Morgan Stanley Smith Barney, the world’s largest brokerage, plans to adjust its compensation structure to boost profitability, according to a person familiar with the discussions.
The new pay policies are set to go into effect in 2012, said the person, who declined to be identified because compensation decisions aren’t public. The New York-based firm is raising the minimum amount of revenue a broker must generate to avoid pay cuts to $300,000 from $250,000, the person said.
The plan includes bonuses aimed at giving financial advisers more incentives to bring in new clients and increase lending to customers. The changes may bring down the division’s compensation ratio as President Greg Fleming seeks to achieve Chief Executive Officer James Gorman’s goal of a pretax profit margin of more than 20 percent at the unit.
“Greg Fleming is very focused on expense discipline, expense management,” Morgan Stanley Chief Financial Officer Ruth Porat said on a conference call last week. “What he’s focused on is reducing the lower productivity FAs and that brings with it some incremental cost savings as well.”
Compensation costs amounted to 62 percent of the global wealth management division’s net revenue in the first nine months of the year, down from 63 percent in the same period of 2010.

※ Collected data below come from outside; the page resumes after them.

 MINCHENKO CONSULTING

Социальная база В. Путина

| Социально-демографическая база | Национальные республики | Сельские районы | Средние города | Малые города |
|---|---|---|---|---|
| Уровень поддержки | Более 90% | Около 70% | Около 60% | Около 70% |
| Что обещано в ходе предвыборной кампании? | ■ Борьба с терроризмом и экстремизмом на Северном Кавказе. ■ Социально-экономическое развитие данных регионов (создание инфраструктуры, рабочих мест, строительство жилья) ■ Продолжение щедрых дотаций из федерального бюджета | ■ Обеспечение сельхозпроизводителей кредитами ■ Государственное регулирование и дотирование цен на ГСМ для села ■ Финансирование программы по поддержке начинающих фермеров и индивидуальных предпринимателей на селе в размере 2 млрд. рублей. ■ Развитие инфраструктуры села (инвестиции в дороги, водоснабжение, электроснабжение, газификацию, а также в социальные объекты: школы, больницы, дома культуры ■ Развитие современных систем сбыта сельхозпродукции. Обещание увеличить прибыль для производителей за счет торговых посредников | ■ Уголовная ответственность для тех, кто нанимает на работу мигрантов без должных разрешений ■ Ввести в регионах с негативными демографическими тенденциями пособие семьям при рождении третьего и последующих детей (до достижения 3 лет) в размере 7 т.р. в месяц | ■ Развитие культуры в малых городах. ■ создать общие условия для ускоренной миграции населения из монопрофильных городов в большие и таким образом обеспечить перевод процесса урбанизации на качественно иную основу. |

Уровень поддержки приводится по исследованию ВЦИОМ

Brokers who produce less than $300,000 will receive a payout of 20 percent of that revenue, instead of 32 percent or 34 percent, the person said. The average annualized revenue per adviser in the third quarter was $747,000. The firm is also changing the makeup and vesting schedule of bonuses for employees who have been with the firm a minimum of five years.
Reuters reported the pay changes earlier today.
Financial advisers’ bonuses based on revenue production will be reduced by 1 percentage point across the board, the person said. Brokers can earn as much as $442,500 under new bonuses that pay as much as 0.40 percentage point on new client assets and 0.50 percentage point on new mortgages and other loans sold to customers, according to the person.
Morgan Stanley bought a controlling interest in the joint venture two years ago and has the option to buy the business outright from Citigroup Inc. over the next three years. The division, which Fleming took over in January, had 17,291 advisers and $1.56 trillion in client assets as of Sept. 30.
The brokerage will operate with a “mid-teens” pretax margin by the first half of 2013 “irrespective of the market,” Fleming, 48, said today in an interview on Bloomberg Television with Erik Schatzker. Rising equity markets and higher interest rates may push the margin to 20 percent, he said.